Four late days were used
Note that for all of the following experiments, the following ground truth mesh was used.
For this, I used binary cross-entropy loss between the two tensors. I used the Pytorch
function BCELossWithLogits
as a more numerically stable version of running sigmoid and then binary cross-entropy. Sigmoid or a similar activation is required because the outputs of the network need to be constrained between $[0, 1]$. An example of fitting the voxel grid to an example is below
I implemented Chamfer loss using knn_points
. The first item returned by this function is the squared distance for each point in the first set to the closest point in the second set. The Chamfer Distance defined in "A Point Set Generation Network for 3D Object Reconstruction from a Single Image" would simply take the sum of both quantities. However, I found that to match the values returned by the pytorch3d
implementation, I had to normalize by the number of points in each set. Below is a fit point cloud.

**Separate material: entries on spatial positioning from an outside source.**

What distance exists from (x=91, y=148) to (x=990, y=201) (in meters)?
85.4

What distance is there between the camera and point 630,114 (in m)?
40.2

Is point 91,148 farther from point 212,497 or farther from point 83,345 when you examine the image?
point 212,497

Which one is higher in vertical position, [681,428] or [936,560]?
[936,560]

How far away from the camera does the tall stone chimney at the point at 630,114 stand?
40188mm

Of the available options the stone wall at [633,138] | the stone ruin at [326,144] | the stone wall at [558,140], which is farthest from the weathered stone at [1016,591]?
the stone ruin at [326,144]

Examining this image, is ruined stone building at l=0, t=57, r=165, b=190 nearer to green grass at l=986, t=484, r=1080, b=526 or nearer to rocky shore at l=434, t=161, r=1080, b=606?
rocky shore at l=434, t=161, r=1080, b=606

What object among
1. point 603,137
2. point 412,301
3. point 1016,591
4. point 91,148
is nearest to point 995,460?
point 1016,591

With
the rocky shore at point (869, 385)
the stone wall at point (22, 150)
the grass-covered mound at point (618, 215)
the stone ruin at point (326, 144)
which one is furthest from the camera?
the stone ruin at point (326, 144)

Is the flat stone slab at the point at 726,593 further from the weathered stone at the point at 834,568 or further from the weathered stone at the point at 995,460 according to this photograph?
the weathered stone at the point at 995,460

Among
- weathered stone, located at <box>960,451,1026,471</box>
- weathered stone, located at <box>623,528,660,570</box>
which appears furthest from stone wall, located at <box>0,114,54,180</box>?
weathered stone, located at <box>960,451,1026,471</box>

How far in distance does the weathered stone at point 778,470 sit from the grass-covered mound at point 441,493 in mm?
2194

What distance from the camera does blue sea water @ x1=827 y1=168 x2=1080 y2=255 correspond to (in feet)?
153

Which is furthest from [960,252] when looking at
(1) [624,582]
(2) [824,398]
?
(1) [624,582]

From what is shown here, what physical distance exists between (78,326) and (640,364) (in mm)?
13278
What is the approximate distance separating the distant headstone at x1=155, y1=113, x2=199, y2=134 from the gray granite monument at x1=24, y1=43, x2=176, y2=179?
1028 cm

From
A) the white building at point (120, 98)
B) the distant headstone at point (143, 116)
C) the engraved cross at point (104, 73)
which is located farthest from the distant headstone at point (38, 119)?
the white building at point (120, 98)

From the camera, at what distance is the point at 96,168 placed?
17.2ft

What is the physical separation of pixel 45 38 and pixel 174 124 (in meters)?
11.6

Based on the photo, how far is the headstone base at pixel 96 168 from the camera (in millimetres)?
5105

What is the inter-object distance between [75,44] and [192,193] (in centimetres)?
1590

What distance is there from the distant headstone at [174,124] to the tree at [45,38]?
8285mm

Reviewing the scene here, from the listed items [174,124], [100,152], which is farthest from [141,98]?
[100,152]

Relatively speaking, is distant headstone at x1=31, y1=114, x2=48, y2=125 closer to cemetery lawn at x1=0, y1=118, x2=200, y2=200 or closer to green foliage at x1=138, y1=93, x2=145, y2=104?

Here I simply used the mesh_laplacian_smoothing
implemented in pytorch3d
. Below is a fit point cloud with w_chamfer=1
and w_smooth=1
.
Here I used an architecture with eight layers of transposed convolution, which is also known as deconvolution. I started with a 1x1x1
spatial resolution and then expanded the spatial resolution while decreasing the number of channels in the following manner: (512,384,256,192,128,64, 32, 16, 1)
.
Intuitively, I began with singleton spatial dimensions because the features in the image embedding do not necessarily correspond to individual regions of the 3D scene. So we must reason globally at the early stages of the network.
The results were acceptable and were generally more blobby similar to the mean than they should have been. Three results can be seen below.
Prediction, ground truth, and image
For this model, I used a fairly simple architecture consisting of fully connected layers with ReLU activation. The hidden layer sizes were $(512, 1024, 2048, 4096)$ and the output size was $8193$, which produced $2731$ output points. I trained with a learning rate of $1e^{-4}$.
The results were generally quite good qualitatively. Three results can be seen below.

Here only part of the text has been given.